Refreshing to see blog posts like this one from "Ixnay," who I guess is a key member of Sabayon's dev team: Equo rewrite, Sabayon 10 and Google

I don't understand half of what he wrote about, but at least he communicates with the users and let's us know what's going on.

Sabayon, a cutting-edge distro, really isn't my cup of tea, in a way. Sort of like how I couldn't see myself using only Fedora instead of something like Debian Stable (or something based on Stable), or even Ubuntu LTS. I like to have something that I'm pretty sure won't get borked by updates.

But Sabayon and Fedora are kinda fun to use, and interesting. Fortunately, I don't have to choose; I can play it safe and run a "stable" distro, but also live on the edge a bit with something like Sabayon.

Here's an excerpt from Ixnay's post, outlining some upcoming developments in Sabayon:

Before leaving for Dublin, we (as in the Sabayon team) are planning to release Sabayon 10. improved ZFS support, improved Entropy & Rigo experience (all the features users asked me about have been implemented!), out of the box KMS improvements, BFQ iosched as default scheduler (I am a big fan of Paolo Valente’s work) a load of new updates (from the Linux kernel to X.Org, from GNOME to KDE through MATE) and if we have time, more Gentoo-hardened features.

My biggest issue with Sabayon so far was a few weeks back when, while pulling in weekly updates, I kept getting a 'data not available on this mirror' message for just about every package that equo tried to pull from the first three repositories it tried. That really made the upgrade process agonizingly slow. It seemed to be the exact same situation that's described in this bug report from a few months back. At the end of that bug reports are notes from Fabio Erculiani noting that the mirrors were later updated or re-synchronized; I guess the same problem creeped up again, and was resolved again.

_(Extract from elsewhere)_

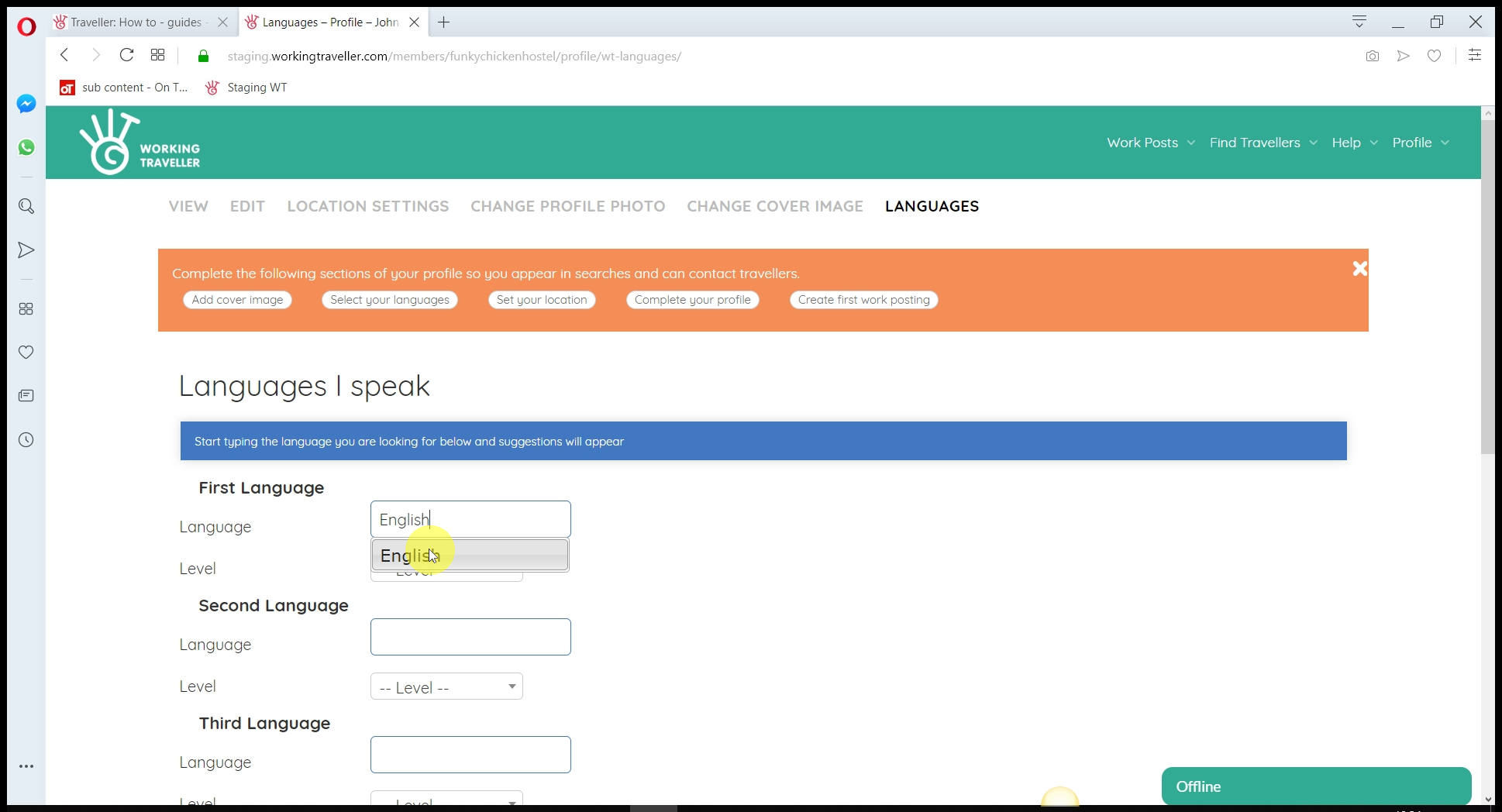 Set languages spoken are your place If you don't speak spanish but your manager does, including it. If you only want Englishs speaking volunteers and workers, just add English - up to you. Travellers can search work posts by language so more then better.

It might be interesting to see what improvements they have in store for Rigo, their GUI front-end for Entropy. I still don't use it for updating my system, though; I prefer to go to the command line:

# equo update
# equo upgrade --ask
# equo conf update

Sabayon 9 currently has KDE 4.9.00 and Chromium 21.0.1180.57 (148591). It's a rolling-release distro, so all I should have to do is keep up with the weekly updates and I'll be looking at Sabayon 10 sometime in October.

I've only been running Sabayon since late June, but I'm impressed by this distro, overall. Remains to be seen how I feel a couple of years down the road.